Task directions
Please convert all the items below into a JSON list of strings, with one string per line. Leave out blank lines and the pictures.

(Image and question records)
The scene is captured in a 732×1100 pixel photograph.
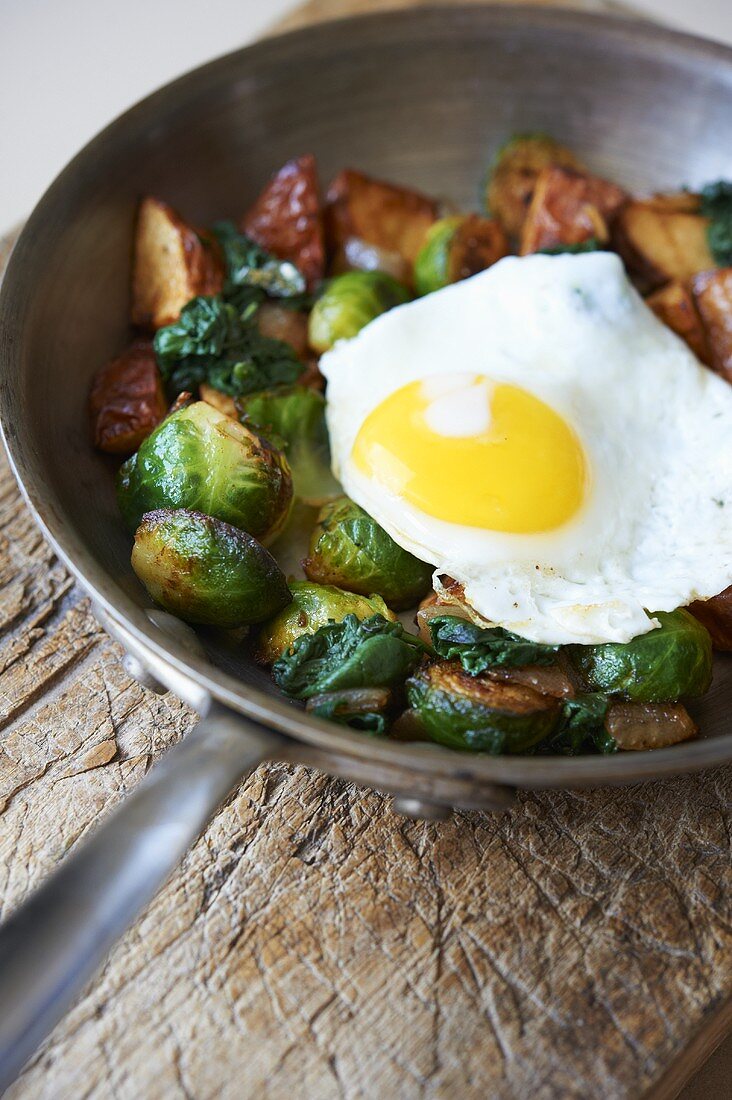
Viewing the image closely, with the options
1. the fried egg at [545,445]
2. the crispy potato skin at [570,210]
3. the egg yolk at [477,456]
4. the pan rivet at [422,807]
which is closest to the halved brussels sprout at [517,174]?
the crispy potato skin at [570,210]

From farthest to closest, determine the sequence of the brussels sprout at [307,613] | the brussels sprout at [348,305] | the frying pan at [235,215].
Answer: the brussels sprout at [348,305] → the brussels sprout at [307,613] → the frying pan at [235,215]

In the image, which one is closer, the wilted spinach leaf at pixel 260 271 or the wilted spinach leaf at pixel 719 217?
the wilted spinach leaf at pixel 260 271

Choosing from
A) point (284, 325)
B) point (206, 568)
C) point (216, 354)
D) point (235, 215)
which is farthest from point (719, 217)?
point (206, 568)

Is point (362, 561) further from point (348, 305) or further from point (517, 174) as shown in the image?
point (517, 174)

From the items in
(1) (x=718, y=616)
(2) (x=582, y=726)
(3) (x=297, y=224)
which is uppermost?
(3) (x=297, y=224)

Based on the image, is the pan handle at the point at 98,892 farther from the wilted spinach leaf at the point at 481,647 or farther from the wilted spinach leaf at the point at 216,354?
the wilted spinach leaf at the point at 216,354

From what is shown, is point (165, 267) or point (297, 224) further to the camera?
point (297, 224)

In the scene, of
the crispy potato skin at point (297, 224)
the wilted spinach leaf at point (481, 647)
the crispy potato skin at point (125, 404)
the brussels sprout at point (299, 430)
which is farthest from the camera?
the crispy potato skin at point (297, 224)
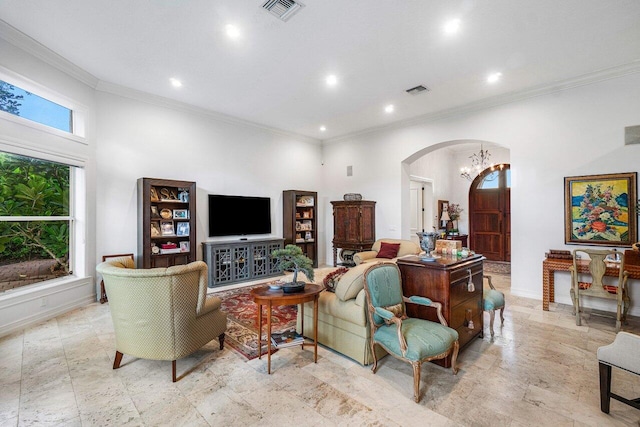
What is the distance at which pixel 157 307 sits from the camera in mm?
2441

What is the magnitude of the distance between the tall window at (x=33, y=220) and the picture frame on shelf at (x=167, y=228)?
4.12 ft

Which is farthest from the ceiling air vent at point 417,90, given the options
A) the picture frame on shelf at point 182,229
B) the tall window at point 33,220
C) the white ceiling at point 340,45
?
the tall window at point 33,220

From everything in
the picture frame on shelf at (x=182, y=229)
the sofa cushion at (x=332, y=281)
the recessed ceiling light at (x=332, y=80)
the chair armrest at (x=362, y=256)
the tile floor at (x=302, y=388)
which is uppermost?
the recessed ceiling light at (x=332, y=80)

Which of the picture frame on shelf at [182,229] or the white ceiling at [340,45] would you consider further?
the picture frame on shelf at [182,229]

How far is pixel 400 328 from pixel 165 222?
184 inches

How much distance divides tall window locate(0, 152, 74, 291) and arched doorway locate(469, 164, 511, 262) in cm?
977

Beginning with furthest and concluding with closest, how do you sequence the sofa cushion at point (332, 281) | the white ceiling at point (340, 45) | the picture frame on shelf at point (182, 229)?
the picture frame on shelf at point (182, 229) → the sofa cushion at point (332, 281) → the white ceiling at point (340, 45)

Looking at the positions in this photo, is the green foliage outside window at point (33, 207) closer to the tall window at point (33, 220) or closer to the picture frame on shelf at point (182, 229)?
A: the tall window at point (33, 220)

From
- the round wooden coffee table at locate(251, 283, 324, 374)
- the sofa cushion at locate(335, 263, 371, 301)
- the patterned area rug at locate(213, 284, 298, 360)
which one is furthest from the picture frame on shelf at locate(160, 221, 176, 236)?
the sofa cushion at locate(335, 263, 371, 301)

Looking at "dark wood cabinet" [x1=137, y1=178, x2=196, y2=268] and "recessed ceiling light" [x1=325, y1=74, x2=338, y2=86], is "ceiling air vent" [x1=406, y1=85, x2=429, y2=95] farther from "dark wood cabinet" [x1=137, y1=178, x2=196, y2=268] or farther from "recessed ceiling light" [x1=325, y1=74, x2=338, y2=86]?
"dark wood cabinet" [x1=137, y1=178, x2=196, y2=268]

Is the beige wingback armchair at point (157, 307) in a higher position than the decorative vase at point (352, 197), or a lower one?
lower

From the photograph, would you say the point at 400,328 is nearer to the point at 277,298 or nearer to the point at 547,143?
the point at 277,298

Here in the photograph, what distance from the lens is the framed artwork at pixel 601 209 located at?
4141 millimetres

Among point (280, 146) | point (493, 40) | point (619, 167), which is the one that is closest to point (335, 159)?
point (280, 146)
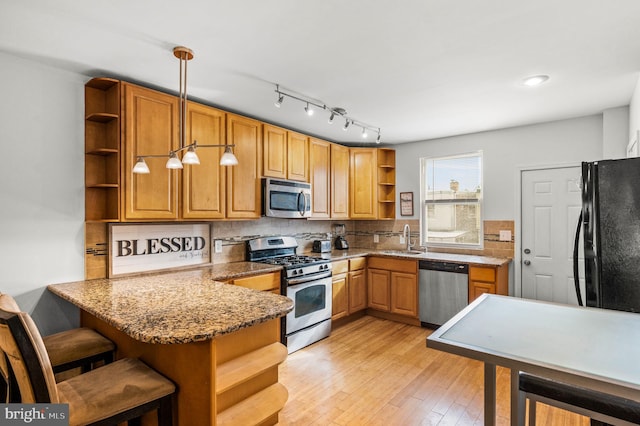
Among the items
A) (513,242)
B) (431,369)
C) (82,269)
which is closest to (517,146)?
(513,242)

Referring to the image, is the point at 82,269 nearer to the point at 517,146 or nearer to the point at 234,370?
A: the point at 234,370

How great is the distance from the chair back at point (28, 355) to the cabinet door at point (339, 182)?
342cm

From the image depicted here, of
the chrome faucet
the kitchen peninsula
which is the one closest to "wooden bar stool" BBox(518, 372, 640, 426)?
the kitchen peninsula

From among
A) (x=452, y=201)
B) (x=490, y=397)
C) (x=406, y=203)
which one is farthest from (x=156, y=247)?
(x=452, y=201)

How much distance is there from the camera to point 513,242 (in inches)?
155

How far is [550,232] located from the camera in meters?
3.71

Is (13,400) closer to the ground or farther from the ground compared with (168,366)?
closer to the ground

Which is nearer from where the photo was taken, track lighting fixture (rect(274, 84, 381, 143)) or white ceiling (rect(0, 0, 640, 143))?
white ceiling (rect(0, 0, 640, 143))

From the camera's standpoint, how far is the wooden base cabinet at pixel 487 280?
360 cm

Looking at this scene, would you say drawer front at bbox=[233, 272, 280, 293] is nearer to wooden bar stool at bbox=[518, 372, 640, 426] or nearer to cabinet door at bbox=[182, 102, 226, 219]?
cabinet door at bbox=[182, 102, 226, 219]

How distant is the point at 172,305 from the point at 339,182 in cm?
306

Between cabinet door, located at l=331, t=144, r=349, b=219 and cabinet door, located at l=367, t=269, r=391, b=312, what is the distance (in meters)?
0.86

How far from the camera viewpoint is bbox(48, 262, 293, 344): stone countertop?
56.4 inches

Solution below
[
  "The scene is captured in a 732×1100 pixel photograph.",
  "Viewing the image closely, with the options",
  "1. the fried egg at [545,445]",
  "2. the crispy potato skin at [570,210]",
  "3. the egg yolk at [477,456]",
  "4. the pan rivet at [422,807]",
  "which is closest to the halved brussels sprout at [517,174]?",
  "the crispy potato skin at [570,210]",
  "From farthest to closest, determine the sequence of the brussels sprout at [307,613] | the brussels sprout at [348,305] | the frying pan at [235,215].",
  "Answer: the brussels sprout at [348,305] → the brussels sprout at [307,613] → the frying pan at [235,215]",
  "In the image, which one is closer, the wilted spinach leaf at pixel 260 271 or the wilted spinach leaf at pixel 719 217?",
  "the wilted spinach leaf at pixel 260 271",
  "Choosing from",
  "A) point (284, 325)",
  "B) point (206, 568)",
  "C) point (216, 354)",
  "D) point (235, 215)",
  "which is farthest from point (719, 217)?",
  "point (206, 568)",
  "Is point (362, 561) further from point (348, 305) or further from point (517, 174) as shown in the image?",
  "point (517, 174)",
  "From the items in",
  "(1) (x=718, y=616)",
  "(2) (x=582, y=726)",
  "(3) (x=297, y=224)",
  "which is uppermost?",
  "(3) (x=297, y=224)",
  "Based on the image, is the pan handle at the point at 98,892 farther from the wilted spinach leaf at the point at 481,647 or farther from the wilted spinach leaf at the point at 216,354?",
  "the wilted spinach leaf at the point at 216,354",
  "From what is shown, is point (165, 267) or point (297, 224) further to the camera?",
  "point (297, 224)",
  "In the scene, of",
  "the crispy potato skin at point (297, 224)",
  "the wilted spinach leaf at point (481, 647)",
  "the crispy potato skin at point (125, 404)",
  "the brussels sprout at point (299, 430)",
  "which is farthest from the camera?",
  "the crispy potato skin at point (297, 224)",
  "What is the distance at which pixel 157 307 sits from the camera in mm?",
  "2441",
  "What is the magnitude of the distance between the tall window at (x=33, y=220) and the picture frame on shelf at (x=167, y=228)?",
  "4.12 ft",
  "Which is farthest from the ceiling air vent at point 417,90, given the options",
  "A) the picture frame on shelf at point 182,229",
  "B) the tall window at point 33,220",
  "C) the white ceiling at point 340,45",
  "?",
  "the tall window at point 33,220",
  "From everything in",
  "the picture frame on shelf at (x=182, y=229)",
  "the sofa cushion at (x=332, y=281)",
  "the recessed ceiling light at (x=332, y=80)",
  "the chair armrest at (x=362, y=256)",
  "the tile floor at (x=302, y=388)",
  "which is uppermost?",
  "the recessed ceiling light at (x=332, y=80)",
  "Which of the picture frame on shelf at [182,229] or the white ceiling at [340,45] would you consider further?",
  "the picture frame on shelf at [182,229]",
  "How far is pixel 400 328 from pixel 165 222?",
  "184 inches",
  "How much distance divides tall window locate(0, 152, 74, 291) and arched doorway locate(469, 164, 511, 262) in cm?",
  "977",
  "Beginning with furthest and concluding with closest, how do you sequence the sofa cushion at point (332, 281) | the white ceiling at point (340, 45) | the picture frame on shelf at point (182, 229)?",
  "the picture frame on shelf at point (182, 229) → the sofa cushion at point (332, 281) → the white ceiling at point (340, 45)",
  "Looking at the positions in this photo, is the green foliage outside window at point (33, 207) closer to the tall window at point (33, 220) or closer to the picture frame on shelf at point (182, 229)?",
  "A: the tall window at point (33, 220)",
  "From",
  "- the round wooden coffee table at locate(251, 283, 324, 374)",
  "- the sofa cushion at locate(335, 263, 371, 301)",
  "- the patterned area rug at locate(213, 284, 298, 360)",
  "which one is furthest from the picture frame on shelf at locate(160, 221, 176, 236)?",
  "the sofa cushion at locate(335, 263, 371, 301)",
  "Looking at \"dark wood cabinet\" [x1=137, y1=178, x2=196, y2=268] and \"recessed ceiling light\" [x1=325, y1=74, x2=338, y2=86], is \"ceiling air vent\" [x1=406, y1=85, x2=429, y2=95] farther from \"dark wood cabinet\" [x1=137, y1=178, x2=196, y2=268] or farther from \"recessed ceiling light\" [x1=325, y1=74, x2=338, y2=86]?",
  "\"dark wood cabinet\" [x1=137, y1=178, x2=196, y2=268]",
  "Is the beige wingback armchair at point (157, 307) in a higher position than the decorative vase at point (352, 197), or a lower one?",
  "lower",
  "From the photograph, would you say the point at 400,328 is nearer to the point at 277,298 or nearer to the point at 547,143?",
  "the point at 277,298",
  "Here in the photograph, what distance from the lens is the framed artwork at pixel 601 209 located at?",
  "4141 millimetres",
  "Among point (280, 146) | point (493, 40) | point (619, 167), which is the one that is closest to point (335, 159)?",
  "point (280, 146)",
  "Among the items",
  "A) (513,242)",
  "B) (431,369)",
  "C) (82,269)",
  "which is closest to (517,146)?",
  "(513,242)",
  "Referring to the image, is the point at 82,269 nearer to the point at 517,146 or nearer to the point at 234,370?",
  "A: the point at 234,370",
  "How great is the distance from the chair back at point (28, 355) to the cabinet door at point (339, 182)?",
  "342cm",
  "From the image depicted here, of",
  "the chrome faucet",
  "the kitchen peninsula",
  "which is the one closest to \"wooden bar stool\" BBox(518, 372, 640, 426)?",
  "the kitchen peninsula",
  "From among",
  "A) (x=452, y=201)",
  "B) (x=490, y=397)",
  "C) (x=406, y=203)",
  "which one is farthest from (x=156, y=247)?",
  "(x=452, y=201)",
  "How much distance is there from the camera to point 513,242 (in inches)?",
  "155",
  "How far is [550,232] located from the camera in meters?",
  "3.71",
  "Is (13,400) closer to the ground or farther from the ground compared with (168,366)?",
  "closer to the ground",
  "Which is nearer from where the photo was taken, track lighting fixture (rect(274, 84, 381, 143)) or white ceiling (rect(0, 0, 640, 143))?",
  "white ceiling (rect(0, 0, 640, 143))",
  "From the camera's standpoint, how far is the wooden base cabinet at pixel 487 280?",
  "360 cm",
  "Looking at this scene, would you say drawer front at bbox=[233, 272, 280, 293] is nearer to wooden bar stool at bbox=[518, 372, 640, 426] or nearer to cabinet door at bbox=[182, 102, 226, 219]?",
  "cabinet door at bbox=[182, 102, 226, 219]",
  "How distant is the point at 172,305 from the point at 339,182 in cm?",
  "306",
  "Between cabinet door, located at l=331, t=144, r=349, b=219 and cabinet door, located at l=367, t=269, r=391, b=312, what is the distance (in meters)?",
  "0.86",
  "How far from the camera viewpoint is bbox(48, 262, 293, 344): stone countertop?",
  "56.4 inches"
]